What to do: Every record needs to be repeated exactly; its pictures do not.

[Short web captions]
####

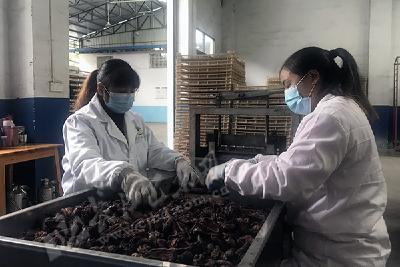 销售250万元  福硒康农业科技有限公司赶制订单忙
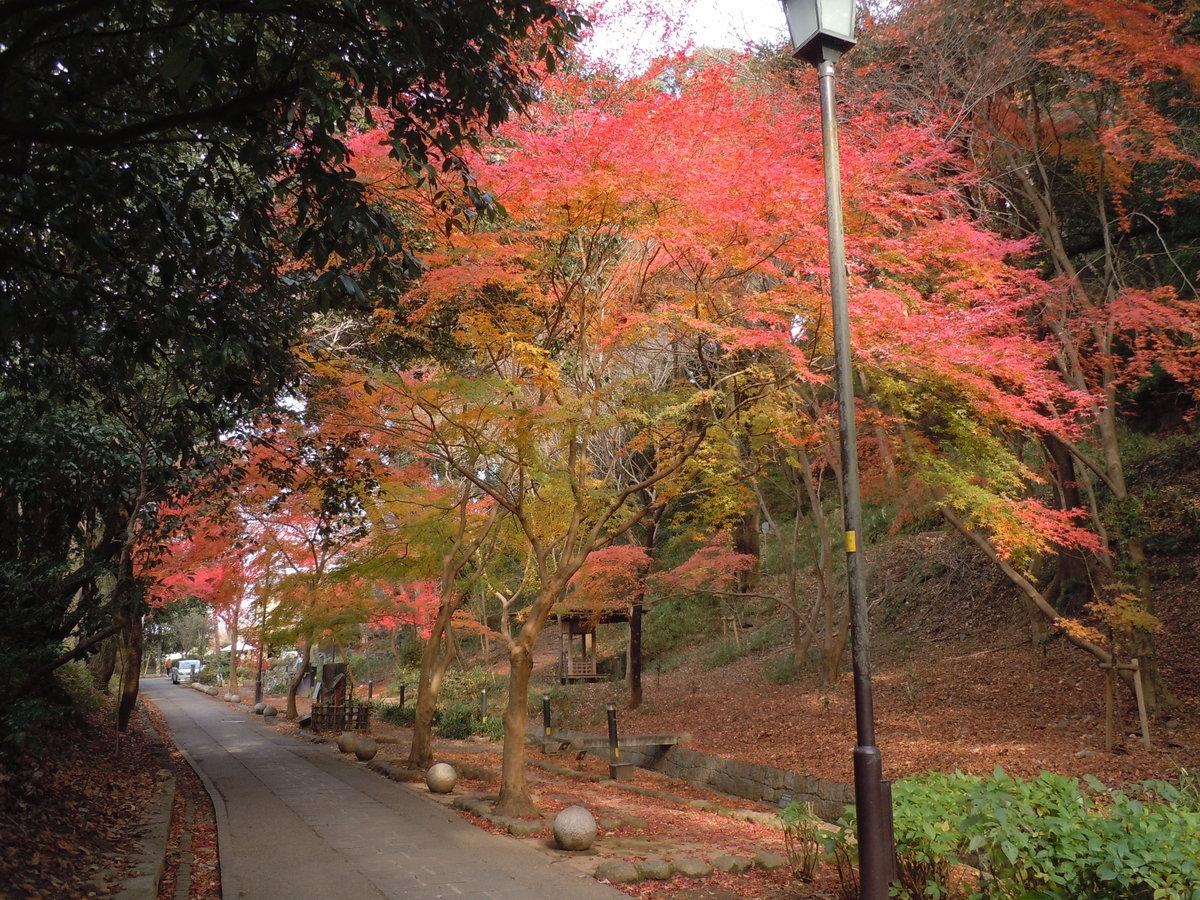 さわらびの道の紅葉 散りはじめ 2010年12月19日 撮影:MKタクシー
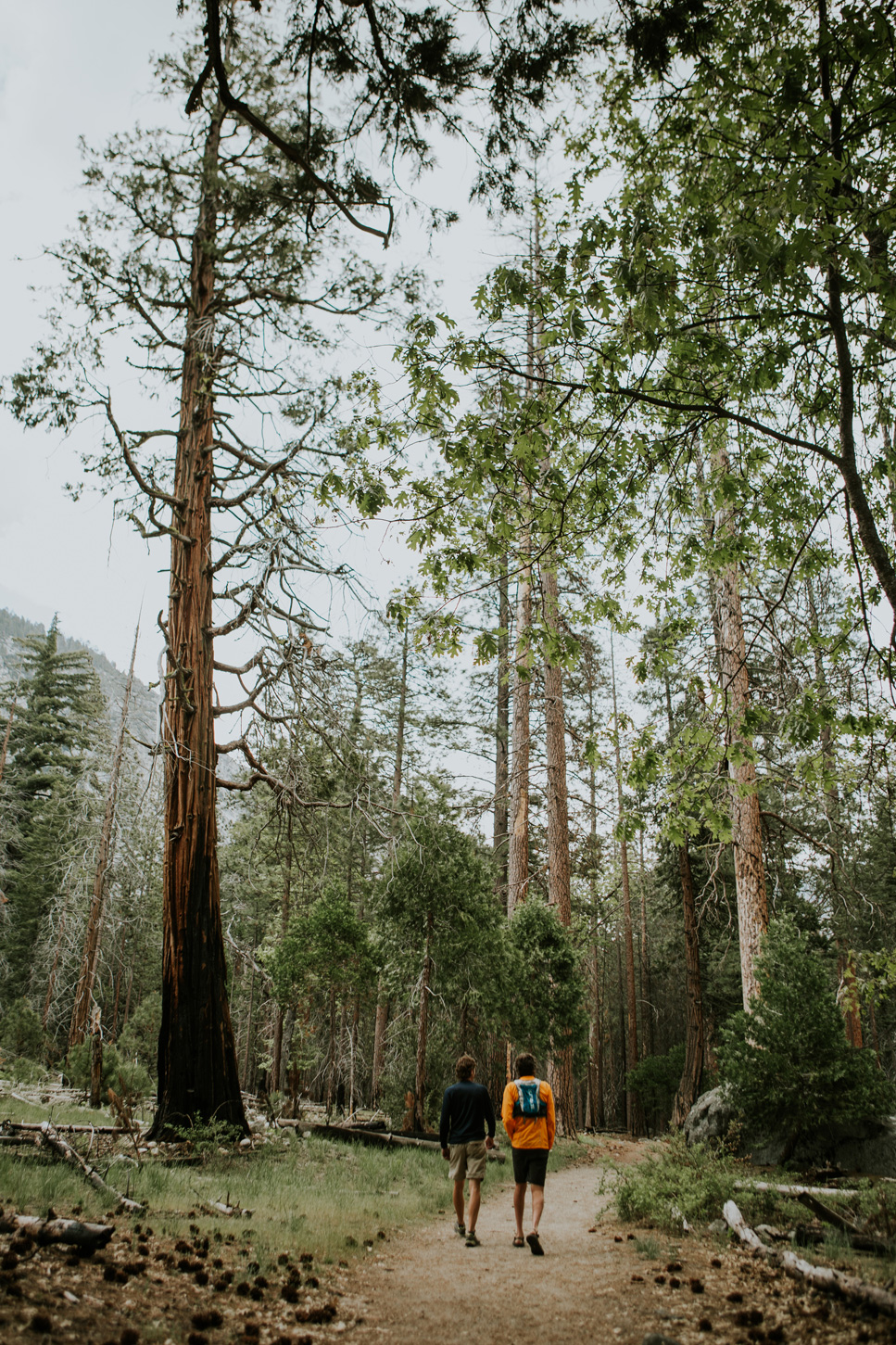 CindyGiovagnoli_Sequoia_KingsCanyon_National_Park_California_forest_fire-025.jpg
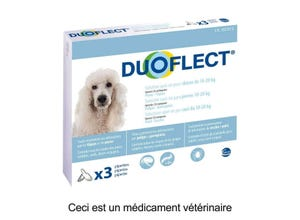 Pipettes antiparasitaires chien (10-20 kg) plaq/3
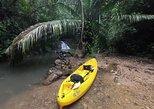 World Famous Canal Adventure at Jungle Land Panama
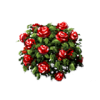 Red Rose Bush Icon image #2845
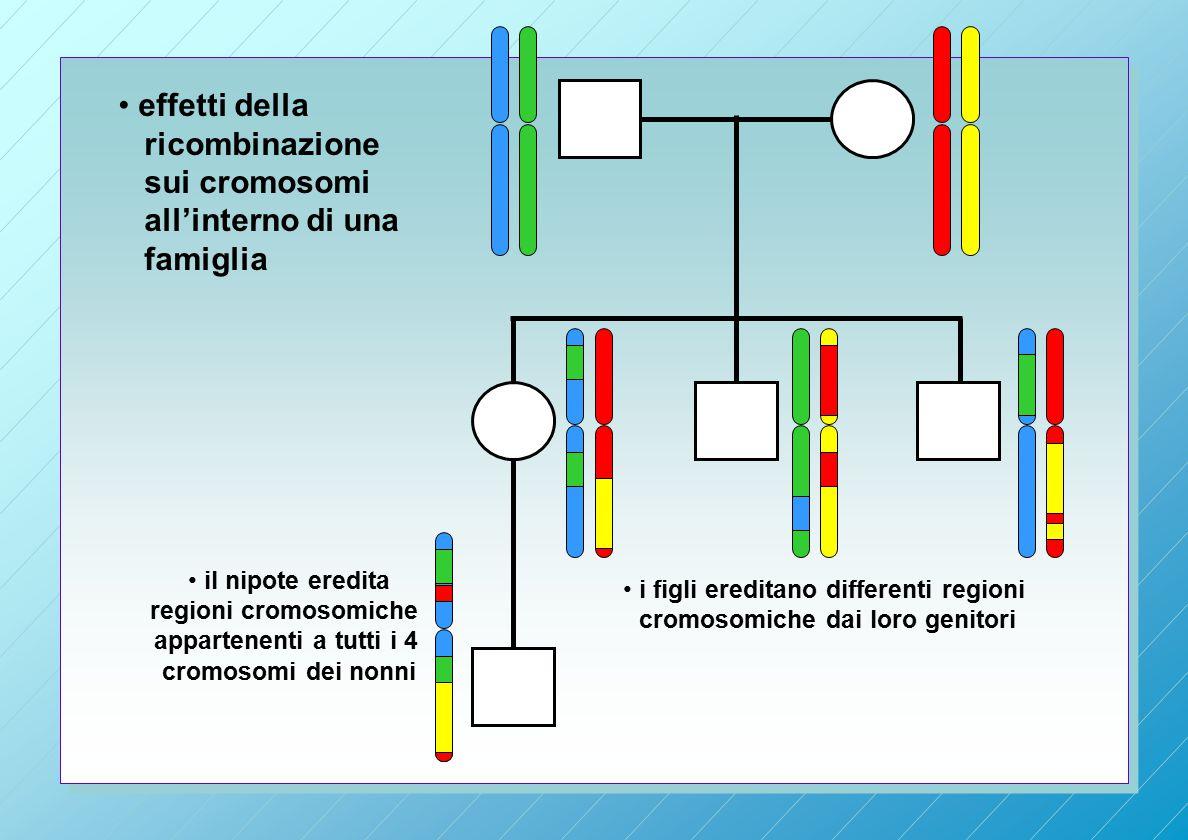 i figli ereditano differenti regioni cromosomiche dai loro genitori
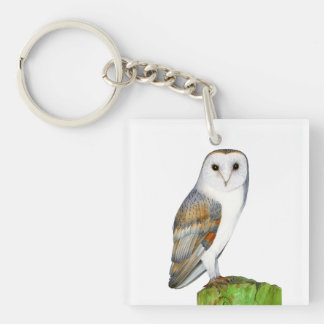 Barn Owl Watercolor Artwork Jewellery and Bags Key Ring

####

Solution for this task:
 销售250万元  福硒康农业科技有限公司赶制订单忙
 さわらびの道の紅葉 散りはじめ 2010年12月19日 撮影:MKタクシー
 CindyGiovagnoli_Sequoia_KingsCanyon_National_Park_California_forest_fire-025.jpg
 Pipettes antiparasitaires chien (10-20 kg) plaq/3
 World Famous Canal Adventure at Jungle Land Panama
 Red Rose Bush Icon image #2845
 i figli ereditano differenti regioni cromosomiche dai loro genitori
 Barn Owl Watercolor Artwork Jewellery and Bags Key Ring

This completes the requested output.